Но мне 42 года, и я уже другой человек. Иногда в самом деле кажется, что я прожил несколько жизней: до войны, после войны, до Анны и после нее. Это были разные жизни и разные люди их проживали, только под одной оболочкой, в одном и том же теле с именем Антон. Да, странно звучит: «тело с именем Антон». Когда со мной это случилось? В Чечне я был телом. А потом? Потом появилась Анна и из двух тел образовалась одна душа. Наверное, неправильно так говорить с точки зрения религии, но я так чувствовал тогда.
Посмотрев в сторону столика, за которым сидела она, я испугался, что в какой-то момент мог задуматься и не заметить ее ухода, а мне так не хотелось, чтобы она ушла. Я готов был сидеть здесь целый день, лишь бы только знать, что Анна находится рядом, смотреть на нее, ловить взглядом движения ее рук. Вот она сняла шляпу и положила на сумочку, лежащую на пустующем стуле. А ведь там мог сидеть я… Эта мысль была такой простой и очевидной, что я готов был уже встать, чтобы идти к ней, идти за ней, как тогда, в холодную осень в начале века. Но что-то меня остановило, словно прижало к стулу: мое тело стало таким тяжелым, как будто я находился на другой планете, где всё по-другому, и я понял, что мне уже не взлететь. Я попросил у проходящего мимо официанта принести мне еще чашку кофе и бокал красного вина. Взглянув на Анну через несколько минут, я заметил, как официант принес и ей тоже чашечку кофе и бокал красного вина. Я улыбнулся своим мыслям: «Синхронно, как раньше». Тогда у нас часто случалось такое: мы могли хотеть одного и того же, думать об одном и том же и, казалось, могли бы продолжить мысль другого. Ничего не изменилось. Ничего не произошло. Только мы потерялись и не смогли отыскать друг друга. Вот так до сих пор ходим по незнакомому лесу и аукаем: кричим и не докричимся никак…
Я попал в Питер после ранения прямо из Грозного вместе со своим другом Костей, с которым мы познакомились еще раньше, когда три дня просидели в БТР под завалом.
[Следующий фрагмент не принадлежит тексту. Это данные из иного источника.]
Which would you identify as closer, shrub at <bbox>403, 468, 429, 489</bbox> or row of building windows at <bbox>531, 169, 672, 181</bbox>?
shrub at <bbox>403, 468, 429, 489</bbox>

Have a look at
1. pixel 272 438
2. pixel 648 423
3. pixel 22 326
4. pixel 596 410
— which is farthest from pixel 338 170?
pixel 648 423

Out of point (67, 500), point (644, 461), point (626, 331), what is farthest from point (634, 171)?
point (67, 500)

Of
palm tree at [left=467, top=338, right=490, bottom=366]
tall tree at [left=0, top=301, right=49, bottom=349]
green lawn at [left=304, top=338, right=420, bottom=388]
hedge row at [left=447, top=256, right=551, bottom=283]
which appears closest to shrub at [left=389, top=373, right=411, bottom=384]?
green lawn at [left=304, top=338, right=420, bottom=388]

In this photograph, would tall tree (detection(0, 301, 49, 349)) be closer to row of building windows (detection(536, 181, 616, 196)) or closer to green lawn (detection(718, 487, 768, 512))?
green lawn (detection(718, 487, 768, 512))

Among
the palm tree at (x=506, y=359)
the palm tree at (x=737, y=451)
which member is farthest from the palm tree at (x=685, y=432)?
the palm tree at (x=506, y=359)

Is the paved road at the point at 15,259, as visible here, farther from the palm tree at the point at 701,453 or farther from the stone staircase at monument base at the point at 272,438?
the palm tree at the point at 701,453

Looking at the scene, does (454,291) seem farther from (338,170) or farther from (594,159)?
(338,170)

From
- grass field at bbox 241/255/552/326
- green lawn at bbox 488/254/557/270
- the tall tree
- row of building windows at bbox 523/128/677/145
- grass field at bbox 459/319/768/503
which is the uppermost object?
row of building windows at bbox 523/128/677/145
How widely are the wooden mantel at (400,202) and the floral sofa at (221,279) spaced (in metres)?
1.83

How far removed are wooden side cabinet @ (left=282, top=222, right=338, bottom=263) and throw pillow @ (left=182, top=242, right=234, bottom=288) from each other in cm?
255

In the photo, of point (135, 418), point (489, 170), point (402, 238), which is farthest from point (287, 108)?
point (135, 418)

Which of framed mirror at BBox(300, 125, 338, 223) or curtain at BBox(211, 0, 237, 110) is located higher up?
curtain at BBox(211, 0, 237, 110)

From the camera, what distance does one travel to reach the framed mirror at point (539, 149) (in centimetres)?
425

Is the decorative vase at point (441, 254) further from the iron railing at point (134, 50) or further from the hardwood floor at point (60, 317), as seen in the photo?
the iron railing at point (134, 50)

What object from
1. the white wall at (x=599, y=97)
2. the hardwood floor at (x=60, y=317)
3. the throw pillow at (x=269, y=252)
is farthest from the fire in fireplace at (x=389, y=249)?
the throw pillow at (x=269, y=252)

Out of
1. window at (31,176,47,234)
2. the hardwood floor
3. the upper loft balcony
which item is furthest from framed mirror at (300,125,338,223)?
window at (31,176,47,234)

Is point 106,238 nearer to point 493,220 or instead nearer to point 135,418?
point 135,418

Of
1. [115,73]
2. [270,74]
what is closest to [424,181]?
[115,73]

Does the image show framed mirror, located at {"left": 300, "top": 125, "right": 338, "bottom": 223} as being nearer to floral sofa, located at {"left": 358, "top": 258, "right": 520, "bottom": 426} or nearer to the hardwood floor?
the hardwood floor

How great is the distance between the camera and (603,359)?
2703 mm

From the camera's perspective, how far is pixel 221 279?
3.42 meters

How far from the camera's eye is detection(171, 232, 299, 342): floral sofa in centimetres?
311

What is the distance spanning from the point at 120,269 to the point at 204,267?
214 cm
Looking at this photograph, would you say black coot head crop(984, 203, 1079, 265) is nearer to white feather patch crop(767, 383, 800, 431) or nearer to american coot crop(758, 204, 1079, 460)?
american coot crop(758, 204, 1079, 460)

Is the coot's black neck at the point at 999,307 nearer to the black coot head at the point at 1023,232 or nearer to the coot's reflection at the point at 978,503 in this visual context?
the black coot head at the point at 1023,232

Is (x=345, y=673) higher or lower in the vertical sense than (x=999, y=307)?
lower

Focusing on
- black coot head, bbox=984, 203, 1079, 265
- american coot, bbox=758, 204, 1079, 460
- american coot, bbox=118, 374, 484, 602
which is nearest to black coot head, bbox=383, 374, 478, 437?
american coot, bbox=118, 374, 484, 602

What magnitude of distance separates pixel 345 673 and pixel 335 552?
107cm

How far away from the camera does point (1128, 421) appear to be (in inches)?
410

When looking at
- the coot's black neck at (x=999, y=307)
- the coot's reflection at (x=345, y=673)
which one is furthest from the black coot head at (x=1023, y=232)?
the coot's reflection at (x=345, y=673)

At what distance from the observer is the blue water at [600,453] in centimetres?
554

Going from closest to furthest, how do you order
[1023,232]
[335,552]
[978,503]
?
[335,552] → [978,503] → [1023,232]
Два люка на крыше машины были наглухо прижаты камнем, а основное средство высадки – бортовые двухстворчатые двери, которые открывались вперед по ходу, открыться никак не могли, потому что этой стороной машина была прижата к горе, так как дороги там слишком опасные, чтобы ездить посередине: любой отскочивший камень мог образовать пустоту, в которую может попасть колесо, и тогда – лететь тебе с ветерком вниз, что вполне вероятно при этом… Вообще в БТР должны находиться основных три человека: это командир, механик-водитель и наводчик, но машина предназначена так же для перевозки десанта и чаще всего именно это и происходит. В количестве семи человек они размещаются внутри машины и столько же может находиться на броне снаружи. Но здесь сидеть на броне – это значит практически быть мишенью для боевиков, особенно в горах, когда из-за любого камня могут появиться бородатые чудовища или издалека тебя достанет снайпер и ты даже не успеешь понять, откуда стреляли…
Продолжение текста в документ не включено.